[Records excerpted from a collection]
**********

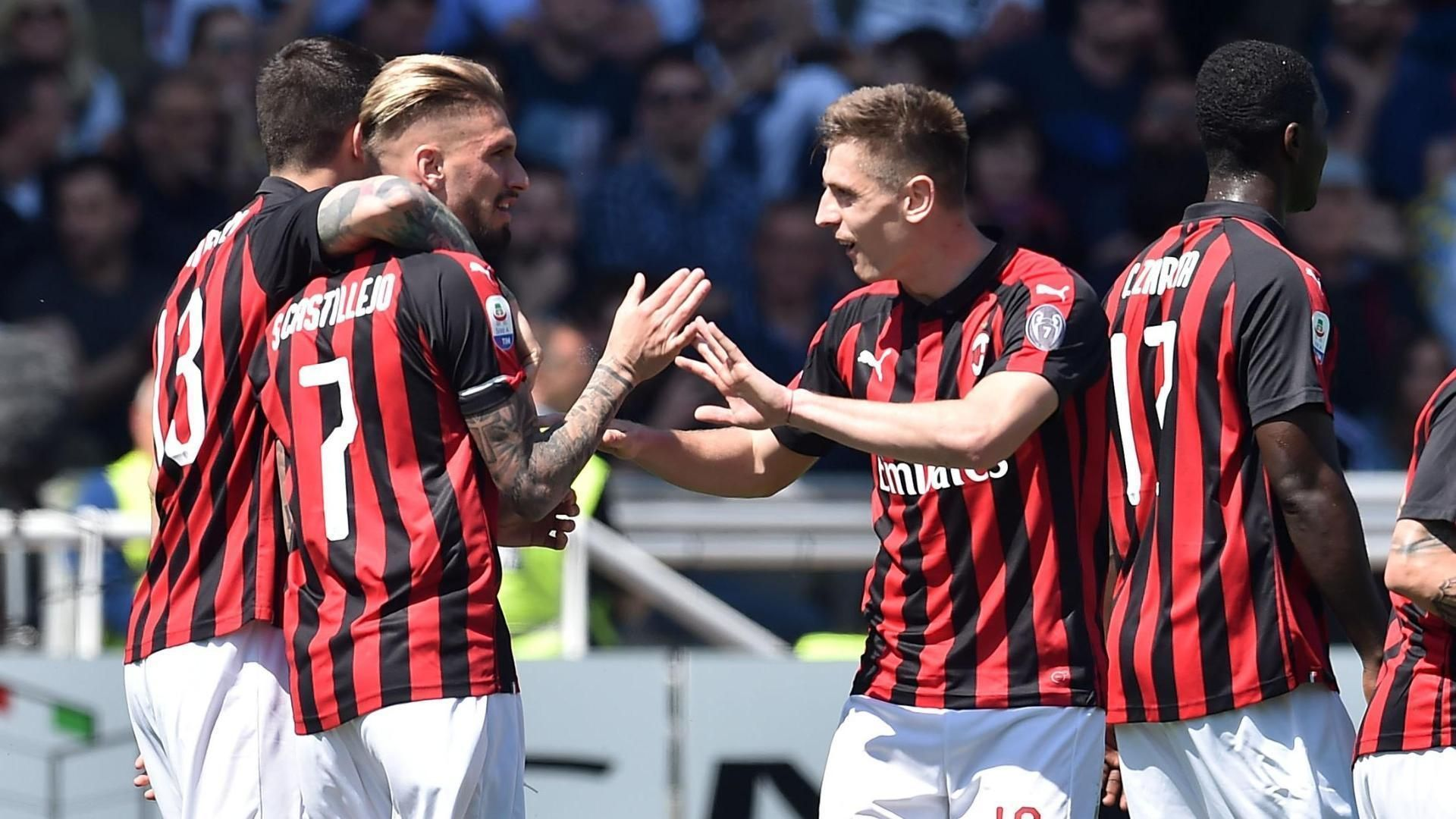 Castillejo's smart header gives Milan the lead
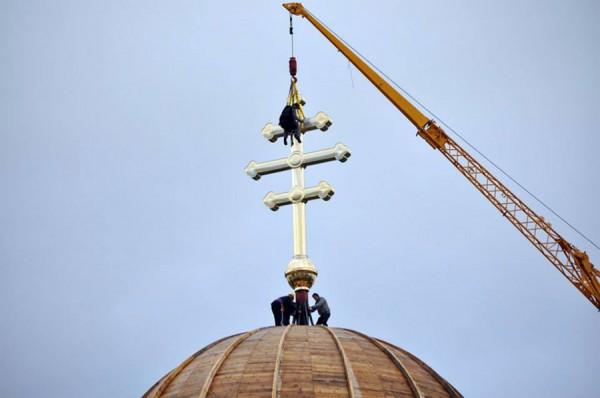 Crucea măsoară 8,  5 metrii înălțime și cântărește aproape jumătate de tonă / Foto: Doru Filipaș
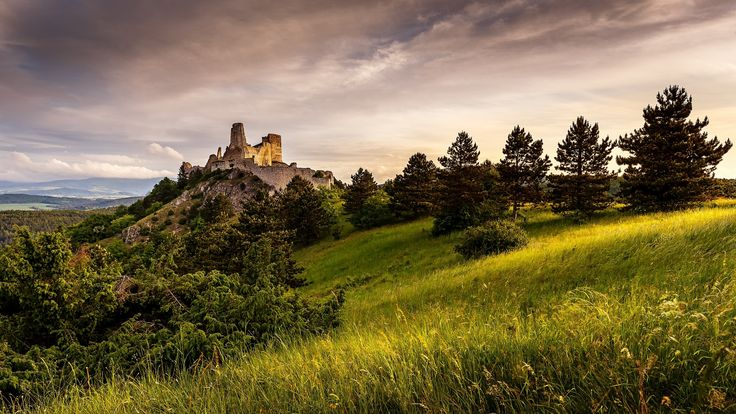 "Sunrise at Bathory castle - Follow me on <a href=""https://www.facebook.com/lubosbalazovic.sk"">FACEBOOK</a> or <a href=""https://www.instagram.com/balazovic.lubos"">INSTAGRAM</a>"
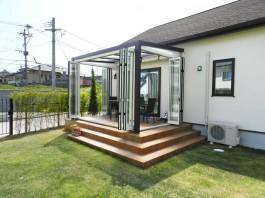 福岡県春日市の庭・ガーデン工事の工程写真。ガーデンルームの扉・パネル取付。庭づくり。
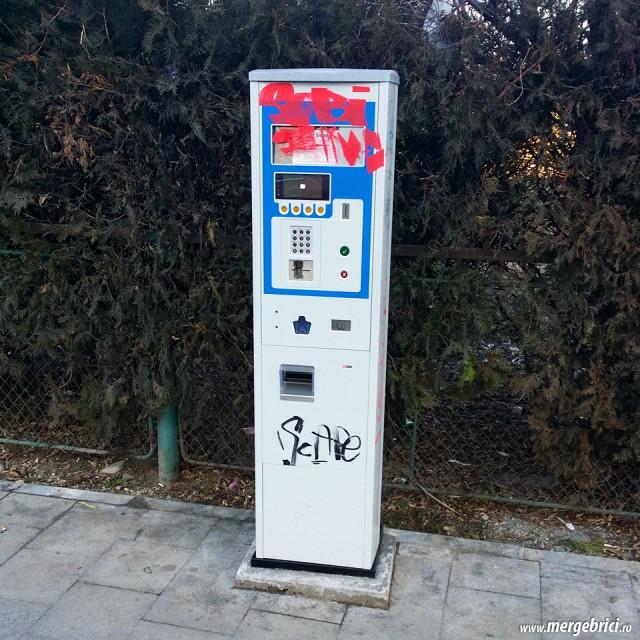 Automat parcare vandalizat in IOR Titan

**********

- [YOUR TASK] Pictures aside, set down the lines from the one containing "at Bathory castle" through the end of the records above, exactly and only those.

- [ANSWER TO THE EXERCISE]
 "Sunrise at Bathory castle - Follow me on <a href=""https://www.facebook.com/lubosbalazovic.sk"">FACEBOOK</a> or <a href=""https://www.instagram.com/balazovic.lubos"">INSTAGRAM</a>"
 福岡県春日市の庭・ガーデン工事の工程写真。ガーデンルームの扉・パネル取付。庭づくり。
 Automat parcare vandalizat in IOR Titan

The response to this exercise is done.